> [The task]:
Rewrite the lines starting at the one containing "What would be the order of" and ending after the one containing "going from nearest to furthest?". Replace "hind leg" with "rear leg" and leave everything else unchanged.

#### Material for this task ####

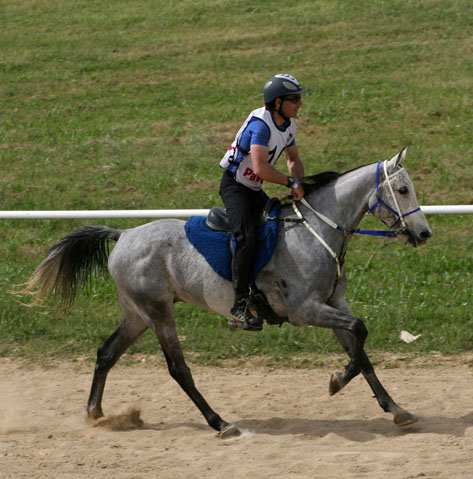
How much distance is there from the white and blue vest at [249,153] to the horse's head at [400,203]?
813 millimetres

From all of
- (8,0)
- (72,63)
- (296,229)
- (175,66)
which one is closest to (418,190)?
(296,229)

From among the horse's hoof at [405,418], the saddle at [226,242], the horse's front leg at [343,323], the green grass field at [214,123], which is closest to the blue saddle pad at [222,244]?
the saddle at [226,242]

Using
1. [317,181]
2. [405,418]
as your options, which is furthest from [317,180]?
[405,418]

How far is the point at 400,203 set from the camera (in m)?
6.09

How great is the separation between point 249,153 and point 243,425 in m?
2.29

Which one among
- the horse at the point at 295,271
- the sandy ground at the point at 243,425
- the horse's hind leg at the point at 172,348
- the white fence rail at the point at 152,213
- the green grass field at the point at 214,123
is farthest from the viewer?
the green grass field at the point at 214,123

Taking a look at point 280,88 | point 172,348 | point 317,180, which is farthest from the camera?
point 172,348

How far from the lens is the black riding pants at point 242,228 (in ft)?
20.8

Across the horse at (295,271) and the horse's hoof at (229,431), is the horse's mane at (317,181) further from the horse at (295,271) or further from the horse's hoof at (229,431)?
the horse's hoof at (229,431)

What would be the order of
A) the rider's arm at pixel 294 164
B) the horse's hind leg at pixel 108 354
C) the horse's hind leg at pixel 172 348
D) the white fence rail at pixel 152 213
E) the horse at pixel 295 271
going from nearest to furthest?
the horse at pixel 295 271 → the rider's arm at pixel 294 164 → the horse's hind leg at pixel 172 348 → the horse's hind leg at pixel 108 354 → the white fence rail at pixel 152 213

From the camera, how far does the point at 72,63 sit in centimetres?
2188

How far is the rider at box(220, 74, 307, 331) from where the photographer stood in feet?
20.4

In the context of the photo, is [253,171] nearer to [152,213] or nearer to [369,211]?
[369,211]

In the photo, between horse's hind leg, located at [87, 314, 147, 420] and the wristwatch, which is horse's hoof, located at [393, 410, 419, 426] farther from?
horse's hind leg, located at [87, 314, 147, 420]
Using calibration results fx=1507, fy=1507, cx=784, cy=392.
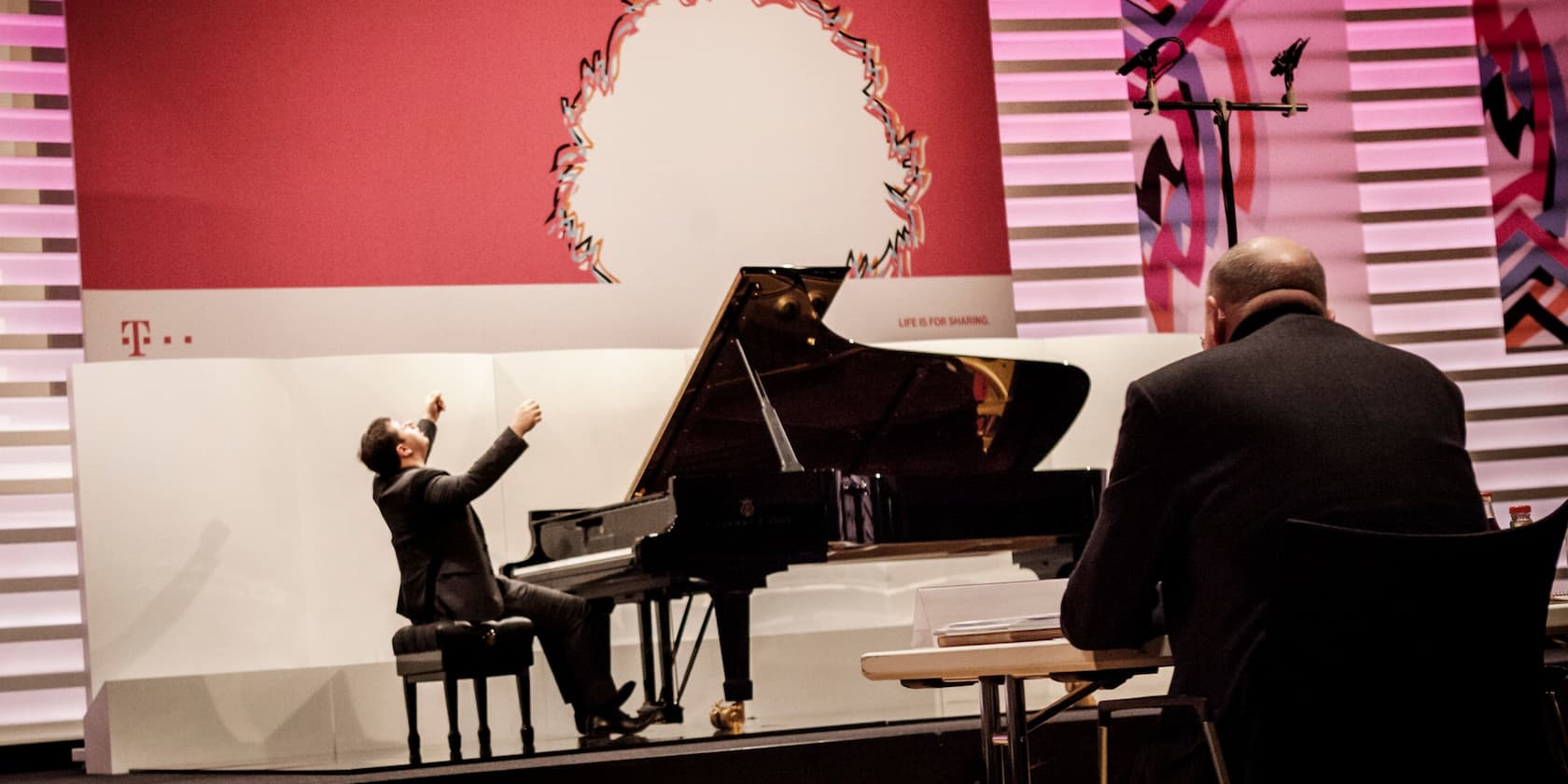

####

> [Solved exercise]:
What would be the order of
A) the rider's arm at pixel 294 164
B) the horse's rear leg at pixel 108 354
C) the horse's rear leg at pixel 172 348
D) the white fence rail at pixel 152 213
E) the horse at pixel 295 271
going from nearest to furthest?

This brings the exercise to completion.